In Silico analysis of translation initiation sites
from P. falciparum.
Balakota
Reddy Patakottu1, Chandrasekhar Mamidipally2, Swati
Patankar1, Santosh Noronha1,2
1Department of Biosciences and
Bioengineering, 2Chemical Engineering, Indian Institute of
Technology, Mumbai, India.
ABSTRACT
Patakottu BR, Mamidipally
C, Patankar S, Noronha S, In Silico analysis of
translation initiation sites from P. falciparum, Onl
J Bioinform, 10 (2): 259-279, 2009. The human malaria parasite Plasmodium
falciparum has a biased genome composition of 80-90% AT. Due to this bias
and the unusually long length of untranslated regions in parasite mRNAs, the
number of putative Translation Initiation Sites (TIS) is higher than other
eukaryotes and raises the question of which sequence features distinguish true
TIS from poorly recognized AUG codons. To address this question we
computationally identified sequence features that can predict true TIS in P.
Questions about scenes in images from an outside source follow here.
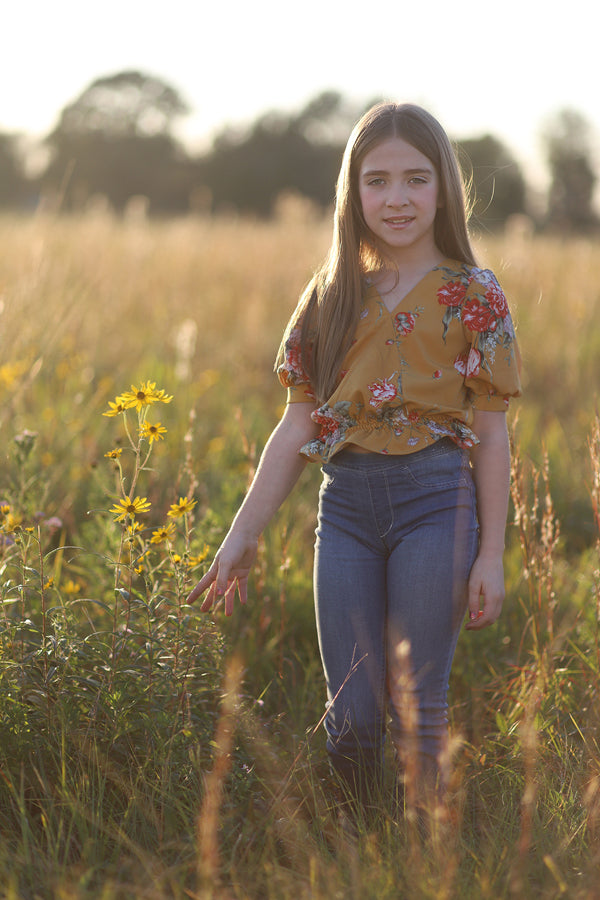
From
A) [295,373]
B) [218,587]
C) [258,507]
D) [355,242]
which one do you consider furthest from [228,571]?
[355,242]

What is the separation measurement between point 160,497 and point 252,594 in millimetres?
654

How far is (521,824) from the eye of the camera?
5.28 ft

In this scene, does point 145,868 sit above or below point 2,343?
below

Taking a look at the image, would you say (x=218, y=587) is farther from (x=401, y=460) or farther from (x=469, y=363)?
(x=469, y=363)

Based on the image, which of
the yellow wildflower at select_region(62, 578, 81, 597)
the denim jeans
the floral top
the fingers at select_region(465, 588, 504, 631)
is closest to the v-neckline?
the floral top

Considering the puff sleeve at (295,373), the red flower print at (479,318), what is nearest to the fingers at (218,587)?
the puff sleeve at (295,373)

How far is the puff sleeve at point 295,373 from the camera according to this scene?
1946mm

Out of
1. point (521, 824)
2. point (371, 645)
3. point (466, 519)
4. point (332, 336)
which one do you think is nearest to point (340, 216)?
point (332, 336)

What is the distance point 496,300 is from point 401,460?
42 centimetres

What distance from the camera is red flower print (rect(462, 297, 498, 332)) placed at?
1794 millimetres

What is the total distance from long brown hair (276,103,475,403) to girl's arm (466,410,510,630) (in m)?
0.36

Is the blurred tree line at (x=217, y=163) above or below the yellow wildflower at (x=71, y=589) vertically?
above

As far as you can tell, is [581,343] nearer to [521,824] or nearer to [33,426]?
[33,426]

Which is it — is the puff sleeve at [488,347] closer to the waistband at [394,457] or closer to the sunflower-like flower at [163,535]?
the waistband at [394,457]
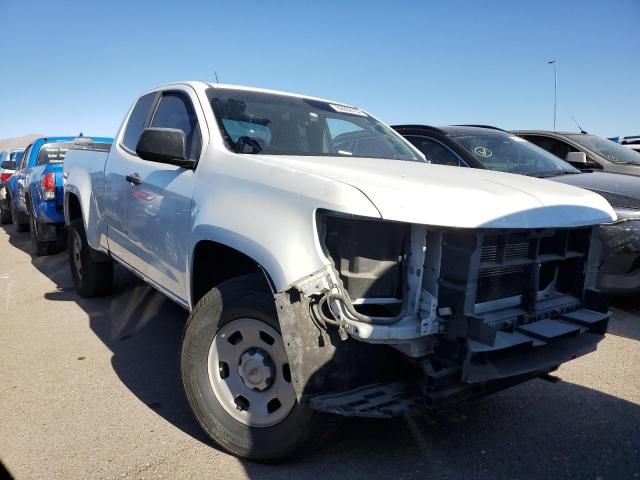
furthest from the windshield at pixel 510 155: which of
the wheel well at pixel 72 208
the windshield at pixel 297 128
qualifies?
the wheel well at pixel 72 208

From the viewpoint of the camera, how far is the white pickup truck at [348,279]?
6.93ft

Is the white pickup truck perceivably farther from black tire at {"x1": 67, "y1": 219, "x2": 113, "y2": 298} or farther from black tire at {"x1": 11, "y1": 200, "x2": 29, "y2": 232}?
black tire at {"x1": 11, "y1": 200, "x2": 29, "y2": 232}

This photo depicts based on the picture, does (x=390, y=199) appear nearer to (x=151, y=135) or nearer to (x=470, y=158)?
(x=151, y=135)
falciparum. TIS were predicted using feature generation and standard
machine learning classifiers and a dataset containing 61 experimentally well
characterized TIS. Eighteen features were identified which classify TIS with an
accuracy of 98% and a true positive prediction rate of 87%. These 18 features
reflect the parasite genome composition and include bases at the -1,-2, -3, -4
positions, AT-rich features and abundant codons. Annotated genes were analyzed
using our TIS prediction model, and these gave high accuracy with reduced true
positive rates in different stages of the parasite life cycle. In this report
we also predict the experimentally validated alternate translation initiation
site of the Pfgrasp gene. This work is
the first to use genomic and proteomic data to predict TIS in P. falciparum and
has implications for further studies on translation initiation in the malaria
parasite.
Key Words: Malaria,
Translation, Initiation, P. falciparum.